12.07.2008

ECHR: The DNA databank violates Art. 8 of the European Convention of Human Rights.

The Guardian Daily reported “The fingerprints and DNA samples of more than 857,000 innocent citizens who have been arrested or charged but never convicted of a criminal offence now face deletion from the national DNA database after a landmark ruling by the European court of human rights in Strasbourg.”

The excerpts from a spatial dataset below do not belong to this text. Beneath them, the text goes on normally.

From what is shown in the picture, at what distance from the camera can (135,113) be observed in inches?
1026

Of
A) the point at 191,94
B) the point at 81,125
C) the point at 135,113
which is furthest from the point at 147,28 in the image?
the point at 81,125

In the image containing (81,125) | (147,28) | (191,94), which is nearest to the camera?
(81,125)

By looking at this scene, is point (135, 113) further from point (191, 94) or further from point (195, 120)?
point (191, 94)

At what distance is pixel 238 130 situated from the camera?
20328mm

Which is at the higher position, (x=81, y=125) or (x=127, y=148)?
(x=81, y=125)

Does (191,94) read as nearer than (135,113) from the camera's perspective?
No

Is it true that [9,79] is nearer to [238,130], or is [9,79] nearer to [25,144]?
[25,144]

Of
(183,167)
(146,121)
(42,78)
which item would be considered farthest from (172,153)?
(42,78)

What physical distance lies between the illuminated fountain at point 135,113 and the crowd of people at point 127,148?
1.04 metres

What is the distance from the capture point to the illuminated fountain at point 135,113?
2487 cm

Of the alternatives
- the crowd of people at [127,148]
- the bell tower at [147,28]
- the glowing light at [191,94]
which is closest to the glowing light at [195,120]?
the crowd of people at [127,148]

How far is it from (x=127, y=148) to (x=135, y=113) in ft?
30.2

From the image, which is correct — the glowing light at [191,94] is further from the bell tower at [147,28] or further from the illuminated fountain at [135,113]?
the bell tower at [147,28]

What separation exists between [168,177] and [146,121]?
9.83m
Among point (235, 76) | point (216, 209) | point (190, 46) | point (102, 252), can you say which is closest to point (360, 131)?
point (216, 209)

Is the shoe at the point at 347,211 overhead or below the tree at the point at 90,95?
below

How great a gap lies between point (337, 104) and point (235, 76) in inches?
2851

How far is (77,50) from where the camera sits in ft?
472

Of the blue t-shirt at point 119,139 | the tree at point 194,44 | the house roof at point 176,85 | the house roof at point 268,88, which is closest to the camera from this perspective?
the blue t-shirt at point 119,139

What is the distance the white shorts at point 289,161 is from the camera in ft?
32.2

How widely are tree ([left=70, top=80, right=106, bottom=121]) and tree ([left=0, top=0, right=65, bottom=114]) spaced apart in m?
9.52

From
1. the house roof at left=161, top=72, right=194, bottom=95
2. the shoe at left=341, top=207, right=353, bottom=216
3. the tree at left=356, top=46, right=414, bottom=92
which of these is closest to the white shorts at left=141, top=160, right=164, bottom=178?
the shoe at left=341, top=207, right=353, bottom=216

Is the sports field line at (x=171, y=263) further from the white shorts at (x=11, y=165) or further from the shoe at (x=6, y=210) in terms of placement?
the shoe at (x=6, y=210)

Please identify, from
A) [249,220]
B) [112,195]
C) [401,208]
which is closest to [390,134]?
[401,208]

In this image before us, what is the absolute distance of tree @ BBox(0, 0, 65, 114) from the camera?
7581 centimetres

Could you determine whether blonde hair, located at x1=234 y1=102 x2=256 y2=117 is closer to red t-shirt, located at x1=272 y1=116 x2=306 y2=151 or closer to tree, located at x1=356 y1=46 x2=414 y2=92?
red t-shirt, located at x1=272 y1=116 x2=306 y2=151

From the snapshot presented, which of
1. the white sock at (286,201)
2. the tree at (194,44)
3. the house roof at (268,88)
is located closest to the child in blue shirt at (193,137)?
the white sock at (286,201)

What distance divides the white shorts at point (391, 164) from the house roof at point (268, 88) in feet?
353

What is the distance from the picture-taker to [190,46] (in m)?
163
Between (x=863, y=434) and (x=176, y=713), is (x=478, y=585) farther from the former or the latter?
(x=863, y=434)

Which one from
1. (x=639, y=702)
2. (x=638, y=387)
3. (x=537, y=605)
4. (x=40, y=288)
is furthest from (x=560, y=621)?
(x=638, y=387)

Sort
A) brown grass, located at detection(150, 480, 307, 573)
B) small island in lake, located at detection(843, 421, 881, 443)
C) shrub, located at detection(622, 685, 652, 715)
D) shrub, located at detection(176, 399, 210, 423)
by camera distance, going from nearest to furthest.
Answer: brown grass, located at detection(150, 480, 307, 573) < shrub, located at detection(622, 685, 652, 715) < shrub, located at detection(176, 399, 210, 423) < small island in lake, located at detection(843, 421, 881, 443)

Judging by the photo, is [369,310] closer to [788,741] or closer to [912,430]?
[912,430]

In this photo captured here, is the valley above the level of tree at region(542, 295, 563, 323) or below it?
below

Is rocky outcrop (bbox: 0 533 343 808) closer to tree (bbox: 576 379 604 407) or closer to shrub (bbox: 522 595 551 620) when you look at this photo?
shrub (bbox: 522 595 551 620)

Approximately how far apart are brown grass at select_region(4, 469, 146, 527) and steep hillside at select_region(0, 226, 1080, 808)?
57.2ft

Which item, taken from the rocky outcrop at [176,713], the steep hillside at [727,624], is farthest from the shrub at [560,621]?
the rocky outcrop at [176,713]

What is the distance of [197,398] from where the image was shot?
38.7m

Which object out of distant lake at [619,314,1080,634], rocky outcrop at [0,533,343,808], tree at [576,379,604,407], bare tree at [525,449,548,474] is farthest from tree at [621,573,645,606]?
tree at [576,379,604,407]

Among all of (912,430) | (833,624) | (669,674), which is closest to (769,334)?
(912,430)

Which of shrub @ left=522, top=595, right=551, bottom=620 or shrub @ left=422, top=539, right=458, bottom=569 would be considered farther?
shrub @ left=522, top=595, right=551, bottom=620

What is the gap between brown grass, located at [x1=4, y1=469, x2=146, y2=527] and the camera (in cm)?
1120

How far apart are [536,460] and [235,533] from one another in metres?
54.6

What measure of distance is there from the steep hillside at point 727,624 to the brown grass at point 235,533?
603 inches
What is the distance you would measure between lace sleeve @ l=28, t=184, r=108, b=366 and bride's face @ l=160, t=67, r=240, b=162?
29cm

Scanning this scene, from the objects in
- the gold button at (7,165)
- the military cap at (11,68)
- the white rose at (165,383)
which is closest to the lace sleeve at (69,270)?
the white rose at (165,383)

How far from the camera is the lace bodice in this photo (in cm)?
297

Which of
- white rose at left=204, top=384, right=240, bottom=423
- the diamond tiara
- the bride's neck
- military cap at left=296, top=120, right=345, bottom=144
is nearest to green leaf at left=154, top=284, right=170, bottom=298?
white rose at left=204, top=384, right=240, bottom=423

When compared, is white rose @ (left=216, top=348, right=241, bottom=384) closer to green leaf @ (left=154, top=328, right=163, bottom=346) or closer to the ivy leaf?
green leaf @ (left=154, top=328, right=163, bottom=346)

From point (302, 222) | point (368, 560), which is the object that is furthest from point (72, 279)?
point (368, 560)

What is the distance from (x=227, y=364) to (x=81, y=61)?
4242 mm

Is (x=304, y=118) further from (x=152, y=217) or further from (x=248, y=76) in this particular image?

ECHR now judges the sensitive personal data shall not be collected and processed by the governments without the specified purposes. The reasons of this judgment may be useful to those (for example, the (ex-) Honorable Judges in Taiwan who thought public welfare plays the “only” role) who oppose the idea that fingerprints database should be limited.


As the ECHR states:

“(Para)125. In conclusion, the Court finds that the blanket and indiscriminate nature of the powers of retention of the fingerprints, cellular samples and DNA profiles of persons suspected but not convicted of offences, as applied in the case of the present applicants, fails to strike a fair balance between the competing public and private interests and that the respondent State has overstepped any acceptable margin of appreciation in this regard. Accordingly, the retention at issue constitutes a disproportionate interference with the applicants' right to respect for private life and cannot be regarded as necessary in a democratic society. This conclusion obviates the need for the Court to consider the applicants' criticism regarding the adequacy of certain particular safeguards, such as too broad an access to the personal data concerned and insufficient protection against the misuse or abuse of such data.

(Para)126. Accordingly, there has been a violation of Article 8 of the Convention in the present case.


I insist that the human dignity should always be much more important than rescues that are sugar-coated by so called public welfares and national security.